Top of DOCUMENT SECTION

Monday, October 22, 2007

Since I just met a whole bunch of smart scholars of technology and society over my last three weeks of conference-hopping, and since some of them might be tempted to Google me and check out my web page, I've decided to repost this conference announcement here in hopes of enticing them to submit (I'll be one of the co-editors of the eventual conference volume):

CALL FOR PAPERS
The Culture of Print in Science, Technology, Engineering, and Medicine (STEM)
Madison, Wisconsin
September 12-13, 2008

This conference will include papers focusing on the dynamic intersection of Science, Technology, Engineering, and Medicine (STEM) and print culture. Papers might address ways in which STEM -- its histories and materials, its theories and practices, its economics, and its practitioners -- affects or is affected by print culture. These approaches might include: innovations in the production and circulation of print; patterns of authorship and reading; publication, and dissemination of knowledge in the history of STEM. Alternatively, taking the various theories and methodologies that have grown out of half-a-century of historical and social studies of STEM, papers could investigate the social construction of STEM knowledge through print; technologies of experimentation and inscription as a print culture of the laboratory; and the social networks of readership in the production of scientific consensus or conflict. Though our emphasis is on the United States scene, we welcome submissions from other areas of the globe as well.

Bottom of DOCUMENT SECTION
Top of STORED DATA

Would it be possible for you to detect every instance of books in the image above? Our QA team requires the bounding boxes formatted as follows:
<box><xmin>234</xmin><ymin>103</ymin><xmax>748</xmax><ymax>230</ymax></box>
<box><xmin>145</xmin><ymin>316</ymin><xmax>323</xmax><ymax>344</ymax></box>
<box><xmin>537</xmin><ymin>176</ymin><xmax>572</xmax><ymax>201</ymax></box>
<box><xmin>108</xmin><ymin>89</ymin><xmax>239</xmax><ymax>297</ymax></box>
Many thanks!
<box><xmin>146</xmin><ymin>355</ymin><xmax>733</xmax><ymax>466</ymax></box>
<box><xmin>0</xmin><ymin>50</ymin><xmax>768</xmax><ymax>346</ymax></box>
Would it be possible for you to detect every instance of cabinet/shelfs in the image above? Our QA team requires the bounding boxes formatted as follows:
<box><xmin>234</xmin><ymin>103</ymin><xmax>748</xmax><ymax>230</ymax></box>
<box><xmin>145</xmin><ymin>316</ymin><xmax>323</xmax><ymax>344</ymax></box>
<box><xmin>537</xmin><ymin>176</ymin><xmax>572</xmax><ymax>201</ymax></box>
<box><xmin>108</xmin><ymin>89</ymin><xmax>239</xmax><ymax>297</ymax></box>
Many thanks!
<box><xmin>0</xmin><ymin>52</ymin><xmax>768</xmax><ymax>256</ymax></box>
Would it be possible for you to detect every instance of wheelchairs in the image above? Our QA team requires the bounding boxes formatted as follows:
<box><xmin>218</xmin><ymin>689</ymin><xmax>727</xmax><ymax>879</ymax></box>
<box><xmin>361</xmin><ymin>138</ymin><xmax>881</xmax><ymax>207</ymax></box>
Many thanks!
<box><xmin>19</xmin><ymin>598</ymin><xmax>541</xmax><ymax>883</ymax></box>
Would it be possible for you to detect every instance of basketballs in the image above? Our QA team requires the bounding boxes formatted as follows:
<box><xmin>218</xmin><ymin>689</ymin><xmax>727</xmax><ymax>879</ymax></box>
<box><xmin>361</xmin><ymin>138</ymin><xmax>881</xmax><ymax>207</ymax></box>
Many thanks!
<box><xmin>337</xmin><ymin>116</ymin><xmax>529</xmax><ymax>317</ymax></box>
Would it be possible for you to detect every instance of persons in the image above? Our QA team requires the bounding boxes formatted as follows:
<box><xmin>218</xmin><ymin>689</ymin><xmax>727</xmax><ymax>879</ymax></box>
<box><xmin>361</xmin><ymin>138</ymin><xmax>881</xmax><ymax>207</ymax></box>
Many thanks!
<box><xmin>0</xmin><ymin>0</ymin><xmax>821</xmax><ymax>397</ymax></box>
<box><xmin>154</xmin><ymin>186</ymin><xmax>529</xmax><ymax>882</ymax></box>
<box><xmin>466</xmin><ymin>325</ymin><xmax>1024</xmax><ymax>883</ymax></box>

Bottom of STORED DATA

WHAT YOU WILL DO:
(a) According to the conference announcement, where and on what dates will the conference take place?
(b) Write the next part of the conference announcement, picking up after its final sentence.

EXPECTED RESULTS:
(a) Madison, Wisconsin, on September 12-13, 2008.

(b)
The keynote speaker will be Professor Jim Secord, of Cambridge University, Director of the Darwin Correspondence Project, and author of many publications, including the award-winning Victorian Sensation: The Extraordinary Publication, Reception and Secret Authorship of Vestiges of the Natural History of Creation, (University of Chicago Press, 2000).

Proposals for individual papers or complete sessions (up to three papers) should include a 250-word abstract and a one-page c.v. for each presenter. If possible, submissions should be made via email. The deadline for submissions is January 15, 2008. Notifications of acceptance will be made by early March.

As with previous conferences, we anticipate producing a volume of papers from the conference for publication in a volume in the Center’s series, "Print Culture History in Modern America," published by the University of Wisconsin Press. A list of books the Center has produced, available on the Center's website, offers a guide to prospective authors.